# Passage to read start

Post #5 Identifying Obstables in Education Development: Abandoned Children and Moral Deficiency

A success in traditional education may lead to a secure life, with great wealth and a high socio-economic status; fundamentally however, when people cannot understand the underlying meaning of knowledge, it is nearly impossible to achieve the happiness and the freedom of thinking. Understanding moral could help individuals to make the right decisions with a rational thinking, and reduce corruption activities, as well as improve education and economic equality (regarding week 4 blog). This week, I would like to have a brief view on two narrow social issues in China, abandoned children and moral deficiency, and how psychology can aid to explain these behaviors.

One Child Policy: Abandoned Children and the Only Child

While the One Child Policy (OCP) in China has a positive effect on the population control, there are an increasing number of unwanted children reported in China (BBC, 2001), where girls were more likely to be abandoned (Banister, 2004). The environmental perspective of this issue would be that the government sets up a monetary penalty for the birth of each additional child, and it concerns the families with poor financial condition. Those families who have strong gender bias or a disabled child may end up abandoning their children in order to avoid the violation of law and reduce financial problems (Croll, 2002). Nevertheless, it is also essential to understand the psychological explanation accounted for the child abandonment, that why do Chinese families prefer male more than female?

The understanding of Chinese traditional beliefs would provide a general explanation of all this happening, that males are viewed as more valuable and have higher power position relative to females in employment and business (BBC, 2001; Qiao & Suchindran, 2003; Banister, 2004). A psychological concept of Sexism is applicable within this context, that individuals hold prejudice and discrimination against others based on their gender (Deaux & LaFrance, 1998). An example of this would be that Chinese citizens usually think that males are more capable to earn money and support aged parents. Besides, Banister (2004) also reported that this imbalanced sex ratio does not only exist in rural cities, but also in urban cities of China.

Child abandonment is a serious concern aroused by One Child Policy that causes lifelong psychological problems to the abandoned children, and also influences their brain and physical health (Nelson, 2005). There are different contexts of child abandonment, as mentioned above that could be reasoned by the desire of a health child, a male child, or financial problem. Usually abandoned children are brought up in orphanages where they cannot receive enough individual attention for a proper development. Burnstein (1981) proposed a psychological perspective to understand more about abandoned children. Therefore, it was reported that these children are characterised as hyper-sensitive and insecure, and usually this personality is a permanent state.

# Passage to read end

§ **Problem statement**: Carry on the blog post about abandoned children and moral deficiency in China, picking up after its last sentence.

# Provided data start

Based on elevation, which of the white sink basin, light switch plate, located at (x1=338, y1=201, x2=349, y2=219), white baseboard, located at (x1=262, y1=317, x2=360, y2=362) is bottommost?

# Provided data end

§ **Answer for the task**:
An emerging body of research consistently reported that child with siblings is more advantageous in comparison with the only child in the childhood development in general. This can be associated with the problems that the children who were born under One Child Policy may have. The latest study from Cameron et al (2013) showed that in China, children growing under OCP are more likely to have higher degree of confidence, with greater sense of security. Yet there is a big disadvantage of this policy, that children do not trust others and are less trustworthy. Carmeron and his colleagues (2013) showed this by having the children participate a trust game and as a result, the children were less likely to give away to others. In term of psychology, this finding of trust reflects the deficiency of Altruism in this generation, in which altruism is defined as a helping behavior specifically when individuals are willing to benefit another individual rather than themselves regardless the cost and personal gain (Baston, 1991). Altruism has a universal value that it improves the happiness, helpfulness and cooperativeness among communities, and therefore enhances creative thinking.

In addition to the downsides of One Child Policy, children are attributed to lower degree of competitiveness, and also higher degree of Risk-averseness and Pessimism. This suggested that individuals with high defensive pessimism would be more likely to be Self-handicapping and have higher likelihood of suicide (Martin et al, 2003; Chang et al, 2013); whereas individuals with high risk-averseness tend to be not creative (Byron, 2009). Besides, Cameron et al (2013) conducted a personality test based on the Big Five Personality Inventory on this group of children, and they found that the children tend to be more Neurotic and less Conscientious.

The Guilt of Fraud: Increased Moral Deficiency and the Understanding to the Problem

Apart from the One Child Policy issue, a serious concern of moral deficiency is aroused in the Chinese community. Lee (2011) from China Hush, reported a news about a two-years-old child being hit by two cars and eighteen people passed by the child with apparent unconcern. This got me thinking: where is the social justice? The hidden story is that some individuals continuously commit fraud through asking for public help in the recent decades. An example of this would be that the criminals pretend to be injured on the street, in order to dissimulate their intentions; when a person stops by to help, they would then claim being hurt by that person and demand compensation. So who wants to be deceived?

When every individual has a fear of being deceived, it increases the effect of bystander effect. Bystander effect refers to the idea that individuals are less likely to help others in emergency situation (Latane & Darley, 1968). The state of apathy in helping others can be explained by social psychological theories: Diffusion of Responsibility, Audience Inhibition and Social Influence (Informational Social Influence). Diffusion of responsibility occurs when individuals assume that the presences of others would allow them to transfer the responsibility and feel less personally responsible to respond to events, where the helpfulness of individuals lowers when each additional individual presents (Latane & Darley, 1968), which can implicitly relate another theory of Social Loafing.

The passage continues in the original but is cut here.